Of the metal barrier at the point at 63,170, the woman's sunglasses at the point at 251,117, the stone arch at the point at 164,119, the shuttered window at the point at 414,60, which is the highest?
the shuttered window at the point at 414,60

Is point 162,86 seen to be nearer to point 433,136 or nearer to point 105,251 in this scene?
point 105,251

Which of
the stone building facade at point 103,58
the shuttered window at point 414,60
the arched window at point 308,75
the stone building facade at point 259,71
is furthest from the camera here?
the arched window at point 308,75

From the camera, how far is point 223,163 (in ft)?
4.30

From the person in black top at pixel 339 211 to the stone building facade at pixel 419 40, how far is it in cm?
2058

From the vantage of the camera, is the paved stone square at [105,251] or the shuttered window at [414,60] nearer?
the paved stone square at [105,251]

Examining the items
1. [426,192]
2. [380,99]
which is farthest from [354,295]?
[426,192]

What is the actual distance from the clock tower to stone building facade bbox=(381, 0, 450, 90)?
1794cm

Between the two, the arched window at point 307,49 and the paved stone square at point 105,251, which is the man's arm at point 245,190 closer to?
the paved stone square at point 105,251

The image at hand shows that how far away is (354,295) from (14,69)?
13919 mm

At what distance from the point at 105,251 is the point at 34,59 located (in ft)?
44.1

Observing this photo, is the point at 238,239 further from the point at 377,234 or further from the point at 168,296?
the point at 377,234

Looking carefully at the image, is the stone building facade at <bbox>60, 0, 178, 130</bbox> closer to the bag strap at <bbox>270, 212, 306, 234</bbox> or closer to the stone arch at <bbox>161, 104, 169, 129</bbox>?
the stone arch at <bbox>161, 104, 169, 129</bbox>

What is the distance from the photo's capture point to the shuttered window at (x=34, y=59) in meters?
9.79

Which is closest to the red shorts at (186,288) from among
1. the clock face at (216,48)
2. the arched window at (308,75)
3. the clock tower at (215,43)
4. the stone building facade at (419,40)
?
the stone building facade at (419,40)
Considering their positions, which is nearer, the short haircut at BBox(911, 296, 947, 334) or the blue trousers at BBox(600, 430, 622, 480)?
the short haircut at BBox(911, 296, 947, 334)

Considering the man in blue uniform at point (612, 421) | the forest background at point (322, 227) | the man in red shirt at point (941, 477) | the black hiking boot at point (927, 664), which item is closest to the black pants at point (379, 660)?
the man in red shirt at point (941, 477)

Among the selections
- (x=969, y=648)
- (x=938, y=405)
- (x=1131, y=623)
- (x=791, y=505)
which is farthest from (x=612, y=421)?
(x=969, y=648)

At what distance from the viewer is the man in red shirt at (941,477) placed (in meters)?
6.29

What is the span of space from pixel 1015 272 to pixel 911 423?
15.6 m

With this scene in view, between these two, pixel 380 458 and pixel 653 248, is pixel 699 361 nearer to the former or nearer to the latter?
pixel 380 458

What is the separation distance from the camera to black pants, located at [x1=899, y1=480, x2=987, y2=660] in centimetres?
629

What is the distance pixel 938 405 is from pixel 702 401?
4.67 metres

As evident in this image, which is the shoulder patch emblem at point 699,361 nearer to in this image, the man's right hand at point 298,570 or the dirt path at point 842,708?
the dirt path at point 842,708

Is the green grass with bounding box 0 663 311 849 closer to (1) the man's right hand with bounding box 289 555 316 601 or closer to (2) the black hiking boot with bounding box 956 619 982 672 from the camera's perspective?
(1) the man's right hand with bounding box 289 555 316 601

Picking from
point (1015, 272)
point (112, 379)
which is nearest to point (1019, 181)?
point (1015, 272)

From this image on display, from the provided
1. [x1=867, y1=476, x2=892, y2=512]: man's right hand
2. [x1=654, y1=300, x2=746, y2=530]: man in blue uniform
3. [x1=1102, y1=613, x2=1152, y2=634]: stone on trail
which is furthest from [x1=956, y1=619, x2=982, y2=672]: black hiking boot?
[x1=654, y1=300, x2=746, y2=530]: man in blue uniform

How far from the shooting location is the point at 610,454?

— Goal —
Please copy all of the rows above word for word.

— Solution to this problem —
Of the metal barrier at the point at 63,170, the woman's sunglasses at the point at 251,117, the stone arch at the point at 164,119, the shuttered window at the point at 414,60, which is the highest?
the shuttered window at the point at 414,60

Is point 162,86 seen to be nearer to point 433,136 or nearer to point 105,251 in this scene?
point 105,251

Which of
the stone building facade at point 103,58
the shuttered window at point 414,60
the arched window at point 308,75
the stone building facade at point 259,71
is furthest from the camera here?
the arched window at point 308,75

From the camera, how far is point 223,163 (in ft)?
4.30

From the person in black top at pixel 339 211 to the stone building facade at pixel 419 40, how far is it in cm?
2058

From the vantage of the camera, is the paved stone square at [105,251] or the shuttered window at [414,60] nearer?
the paved stone square at [105,251]

Examining the items
1. [426,192]
2. [380,99]
which is farthest from [354,295]?
[426,192]

What is the actual distance from the clock tower to stone building facade bbox=(381, 0, 450, 90)?
1794cm

Between the two, the arched window at point 307,49 and the paved stone square at point 105,251, which is the man's arm at point 245,190 closer to?
the paved stone square at point 105,251

The image at hand shows that how far away is (354,295) from (14,69)?
13919 mm

At what distance from the point at 105,251 is the point at 34,59 located (in ft)?
44.1

Observing this photo, is the point at 238,239 further from the point at 377,234 or further from the point at 168,296?
the point at 377,234

Looking carefully at the image, is the stone building facade at <bbox>60, 0, 178, 130</bbox> closer to the bag strap at <bbox>270, 212, 306, 234</bbox> or closer to the stone arch at <bbox>161, 104, 169, 129</bbox>?
the stone arch at <bbox>161, 104, 169, 129</bbox>

What is the distance from the photo's capture point to the shuttered window at (x=34, y=59) in meters?
9.79

Which is closest to the red shorts at (186,288) from among
1. the clock face at (216,48)
2. the arched window at (308,75)
3. the clock tower at (215,43)
4. the stone building facade at (419,40)
?
the stone building facade at (419,40)
Considering their positions, which is nearer, the short haircut at BBox(911, 296, 947, 334) or the blue trousers at BBox(600, 430, 622, 480)?
the short haircut at BBox(911, 296, 947, 334)

Considering the man in blue uniform at point (612, 421) | the forest background at point (322, 227) | the man in red shirt at point (941, 477) | the black hiking boot at point (927, 664), which item is closest to the black pants at point (379, 660)?
the man in red shirt at point (941, 477)

Among the selections
- (x=969, y=648)
- (x=938, y=405)
- (x=1131, y=623)
- (x=791, y=505)
which is farthest from (x=612, y=421)?
(x=969, y=648)

At what distance from the viewer is the man in red shirt at (941,477) placed (in meters)?
6.29

What is the span of space from pixel 1015 272 to pixel 911 423?
15.6 m

With this scene in view, between these two, pixel 380 458 and pixel 653 248, is pixel 699 361 nearer to the former or nearer to the latter?
pixel 380 458

What is the separation distance from the camera to black pants, located at [x1=899, y1=480, x2=987, y2=660] in centimetres?
629

What is the distance pixel 938 405 is from pixel 702 401?
4.67 metres

As evident in this image, which is the shoulder patch emblem at point 699,361 nearer to in this image, the man's right hand at point 298,570 or the dirt path at point 842,708?
the dirt path at point 842,708

Is the green grass with bounding box 0 663 311 849 closer to (1) the man's right hand with bounding box 289 555 316 601 or closer to (2) the black hiking boot with bounding box 956 619 982 672 from the camera's perspective?
(1) the man's right hand with bounding box 289 555 316 601

Picking from
point (1015, 272)
point (112, 379)
which is nearest to point (1019, 181)?
point (1015, 272)

From this image on display, from the provided
1. [x1=867, y1=476, x2=892, y2=512]: man's right hand
2. [x1=654, y1=300, x2=746, y2=530]: man in blue uniform
3. [x1=1102, y1=613, x2=1152, y2=634]: stone on trail
which is furthest from [x1=956, y1=619, x2=982, y2=672]: black hiking boot?
[x1=654, y1=300, x2=746, y2=530]: man in blue uniform

How far from the shooting location is the point at 610,454?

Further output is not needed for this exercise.